What the task asks:
Only the lines from the start of the entries through the line with "young present: 0%" should be returned, each exactly as it stands, and no pictures.

Records for the task:
□ □ □ □ □ □ □

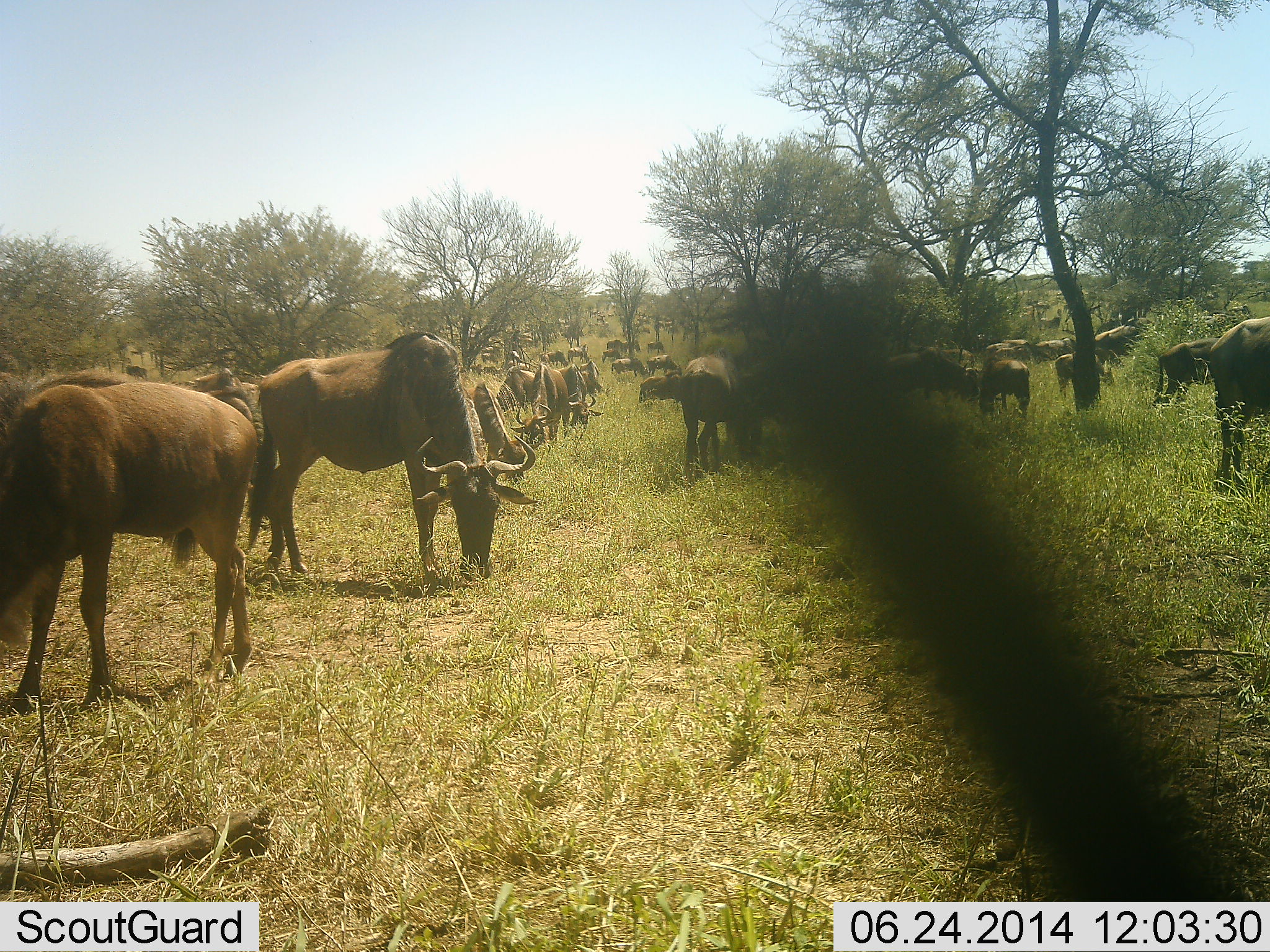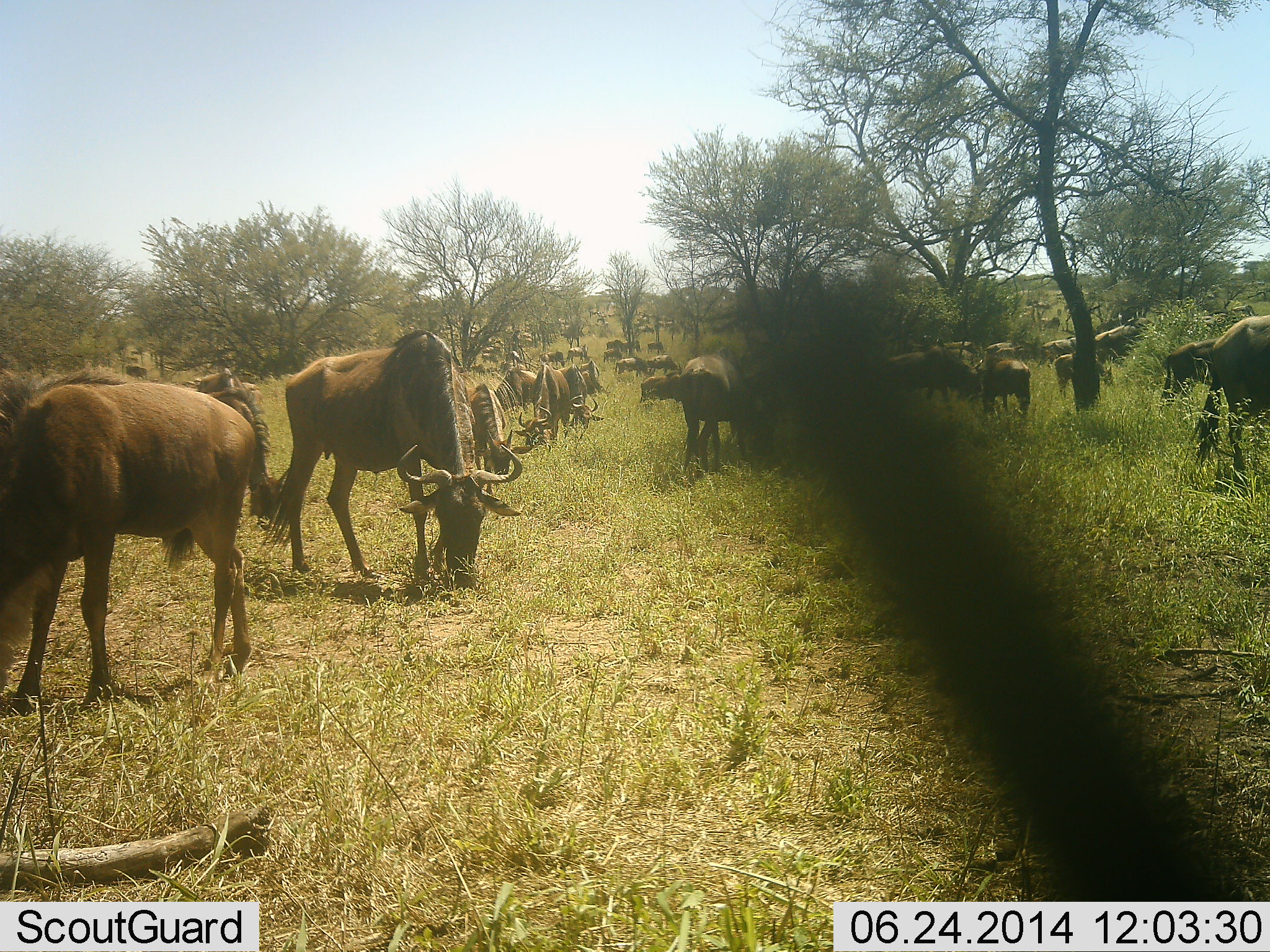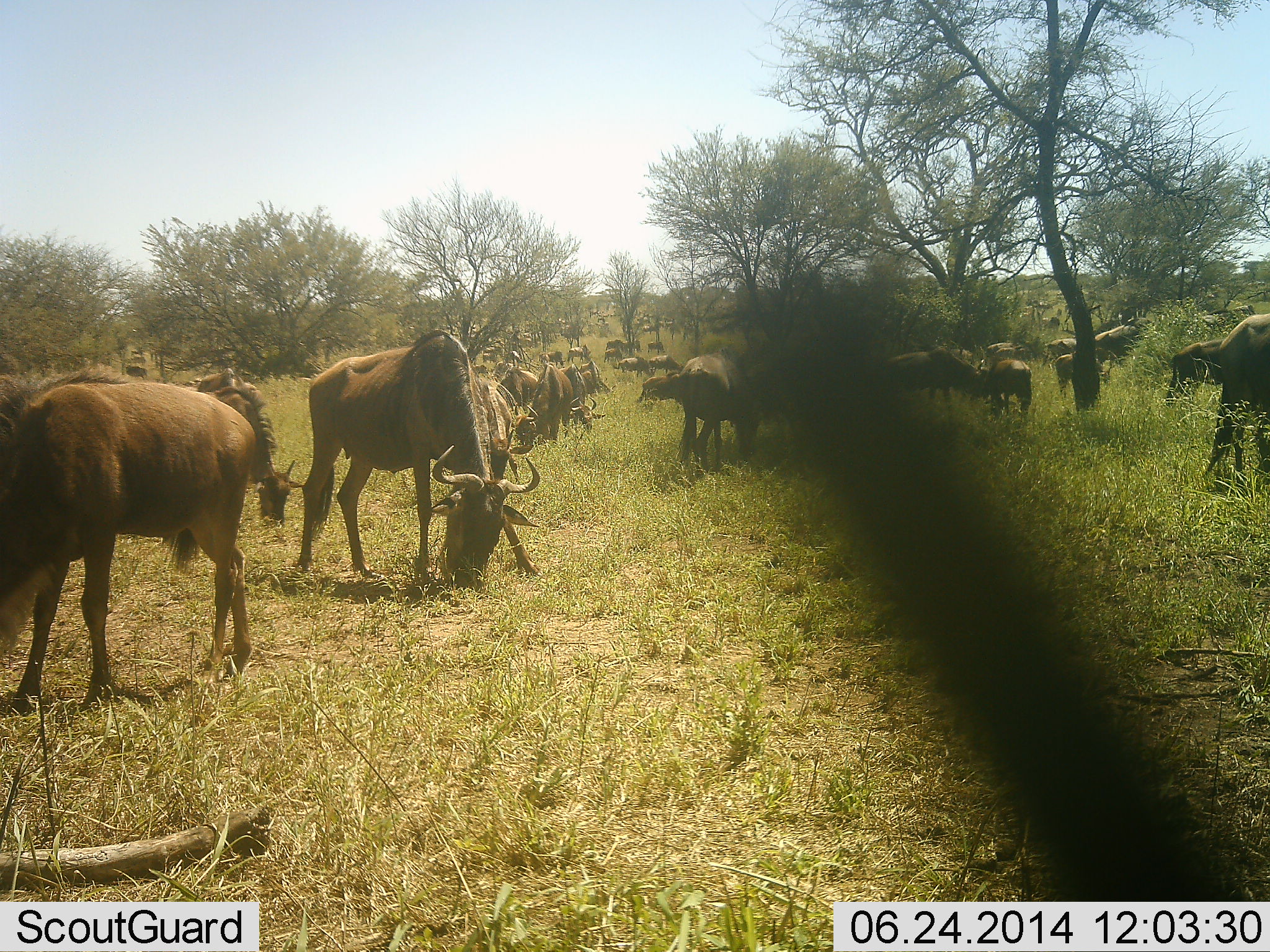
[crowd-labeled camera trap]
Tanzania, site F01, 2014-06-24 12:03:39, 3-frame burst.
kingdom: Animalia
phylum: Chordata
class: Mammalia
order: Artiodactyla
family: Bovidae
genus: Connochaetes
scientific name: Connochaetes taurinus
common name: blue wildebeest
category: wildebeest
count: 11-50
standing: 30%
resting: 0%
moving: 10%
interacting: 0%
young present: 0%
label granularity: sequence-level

□ □ □ □ □ □ □

Answer to this task:
[crowd-labeled camera trap]
Tanzania, site F01, 2014-06-24 12:03:39, 3-frame burst.
kingdom: Animalia
phylum: Chordata
class: Mammalia
order: Artiodactyla
family: Bovidae
genus: Connochaetes
scientific name: Connochaetes taurinus
common name: blue wildebeest
category: wildebeest
count: 11-50
standing: 30%
resting: 0%
moving: 10%
interacting: 0%
young present: 0%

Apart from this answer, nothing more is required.